Provided passage
====================
Mr. Rhode is six feet in height and weighs two hundred and fifty-three pounds, and we seldom meet a man of greater strength or endurance. Of strong domestic tastes, his greatest enjoyment comes to him through his associations of home. He is today the owner of four hundred and eighty acres of land, of which one hundred and fifty is timber. He also has ten acres and a good residence in Tabor. He has recently purchased two thousand acres in Kansas, upon which he has placed his son Alonzo. He carries on general farming and in addition successfully follows stock-raising, keeping on hand twenty-four horses, while annually he feeds and sells one hundred head of shorthorn cattle. He has the most of his land seeded down and has grown from six to seven thousand bushels of corn in a year. His fine timber is largely black walnut. Fine modern improvements may be seen on his place, including his mammoth barn, which is forty by seventy-two feet, with sixteen-foot posts. It is all built of hewed frame timbers from his woods and has an eight-foot basement. Everything about the place is neat and thrifty and up to date.
====================
Data block
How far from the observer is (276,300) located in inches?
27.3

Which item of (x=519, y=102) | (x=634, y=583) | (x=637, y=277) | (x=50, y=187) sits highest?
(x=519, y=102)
====================
Written tasks
1 > In the passage about Mr. Rhode, what are the dimensions of his barn?
2 > Resume the passage about Mr. Rhode after its final sentence.

Answers to the exercise
1 > It is forty by seventy-two feet, with sixteen-foot posts.

2 >
In his political views Mr. Rhode is a Republican, having supported the party since casting his first presidential ballot for Abraham Lincoln. He has served as school director and road commissioner, but has never been an aspirant for office, preferring to devote his time and energies to his business affairs, in which he has met with creditable success.
Seymore T. Rhode
The history of Randolph would be incomplete without the mention of Seymore T. Rhode, who is a representative of an honored pioneer family and is one of the most prominent and influential business men of the town, being the senior member of the firm of S. T. Rhode & Company. His birth occurred on the 23rd of June, 1852, in the county which is still his home, his parents being Joseph and Elizabeth (Gray) Rhode, both of whom were natives of Warren county, Indiana, in which place they were reared and married. The paternal grandfather, Jonathan Rhode, was born in Ohio and was of German descent, his father having come from Germany to America. He located first in South Carolina, where he served under General Marion in the commissary department in the Revolution. He was a farmer, operating his plantation by the aid of the slaves that he owned, but becoming disgusted with the slave traffic he disposed of his interets in the south and went to Ohio.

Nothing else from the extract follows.